PROBLEM STATEMENT >> Please return the entries, omitting and altering nothing.

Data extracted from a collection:
======

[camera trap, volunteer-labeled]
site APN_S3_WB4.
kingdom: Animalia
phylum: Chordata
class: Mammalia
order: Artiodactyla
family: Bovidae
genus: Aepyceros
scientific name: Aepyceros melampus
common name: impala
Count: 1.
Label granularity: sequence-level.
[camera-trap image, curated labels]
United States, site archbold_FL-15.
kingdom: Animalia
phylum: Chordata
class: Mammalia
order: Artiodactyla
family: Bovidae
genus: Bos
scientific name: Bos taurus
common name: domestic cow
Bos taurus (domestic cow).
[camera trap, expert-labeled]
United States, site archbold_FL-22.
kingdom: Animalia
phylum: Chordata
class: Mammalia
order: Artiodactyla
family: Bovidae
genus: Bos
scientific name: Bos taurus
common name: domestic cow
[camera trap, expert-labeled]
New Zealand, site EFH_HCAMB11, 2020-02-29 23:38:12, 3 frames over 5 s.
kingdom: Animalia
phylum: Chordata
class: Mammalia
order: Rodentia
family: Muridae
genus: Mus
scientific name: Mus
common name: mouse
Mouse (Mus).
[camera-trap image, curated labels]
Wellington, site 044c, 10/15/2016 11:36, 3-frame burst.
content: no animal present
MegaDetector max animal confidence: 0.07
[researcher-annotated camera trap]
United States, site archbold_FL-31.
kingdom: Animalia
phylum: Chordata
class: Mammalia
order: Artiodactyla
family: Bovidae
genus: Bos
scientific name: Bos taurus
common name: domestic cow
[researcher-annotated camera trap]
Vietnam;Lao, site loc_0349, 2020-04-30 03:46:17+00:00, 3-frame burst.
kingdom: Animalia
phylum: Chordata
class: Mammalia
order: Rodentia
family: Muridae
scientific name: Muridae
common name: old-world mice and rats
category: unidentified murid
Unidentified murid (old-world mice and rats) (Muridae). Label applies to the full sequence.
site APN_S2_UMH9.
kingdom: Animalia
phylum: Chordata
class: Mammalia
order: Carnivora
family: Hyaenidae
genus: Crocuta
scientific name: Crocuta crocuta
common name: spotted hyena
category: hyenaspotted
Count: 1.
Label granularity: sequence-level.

======

RESULT OF THIS TASK >>
[camera trap, volunteer-labeled]
site APN_S3_WB4.
kingdom: Animalia
phylum: Chordata
class: Mammalia
order: Artiodactyla
family: Bovidae
genus: Aepyceros
scientific name: Aepyceros melampus
common name: impala
Count: 1.
Label granularity: sequence-level.
[camera-trap image, curated labels]
United States, site archbold_FL-15.
kingdom: Animalia
phylum: Chordata
class: Mammalia
order: Artiodactyla
family: Bovidae
genus: Bos
scientific name: Bos taurus
common name: domestic cow
Bos taurus (domestic cow).
[camera trap, expert-labeled]
United States, site archbold_FL-22.
kingdom: Animalia
phylum: Chordata
class: Mammalia
order: Artiodactyla
family: Bovidae
genus: Bos
scientific name: Bos taurus
common name: domestic cow
[camera trap, expert-labeled]
New Zealand, site EFH_HCAMB11, 2020-02-29 23:38:12, 3 frames over 5 s.
kingdom: Animalia
phylum: Chordata
class: Mammalia
order: Rodentia
family: Muridae
genus: Mus
scientific name: Mus
common name: mouse
Mouse (Mus).
[camera-trap image, curated labels]
Wellington, site 044c, 10/15/2016 11:36, 3-frame burst.
content: no animal present
MegaDetector max animal confidence: 0.07
[researcher-annotated camera trap]
United States, site archbold_FL-31.
kingdom: Animalia
phylum: Chordata
class: Mammalia
order: Artiodactyla
family: Bovidae
genus: Bos
scientific name: Bos taurus
common name: domestic cow
[researcher-annotated camera trap]
Vietnam;Lao, site loc_0349, 2020-04-30 03:46:17+00:00, 3-frame burst.
kingdom: Animalia
phylum: Chordata
class: Mammalia
order: Rodentia
family: Muridae
scientific name: Muridae
common name: old-world mice and rats
category: unidentified murid
Unidentified murid (old-world mice and rats) (Muridae). Label applies to the full sequence.
site APN_S2_UMH9.
kingdom: Animalia
phylum: Chordata
class: Mammalia
order: Carnivora
family: Hyaenidae
genus: Crocuta
scientific name: Crocuta crocuta
common name: spotted hyena
category: hyenaspotted
Count: 1.
Label granularity: sequence-level.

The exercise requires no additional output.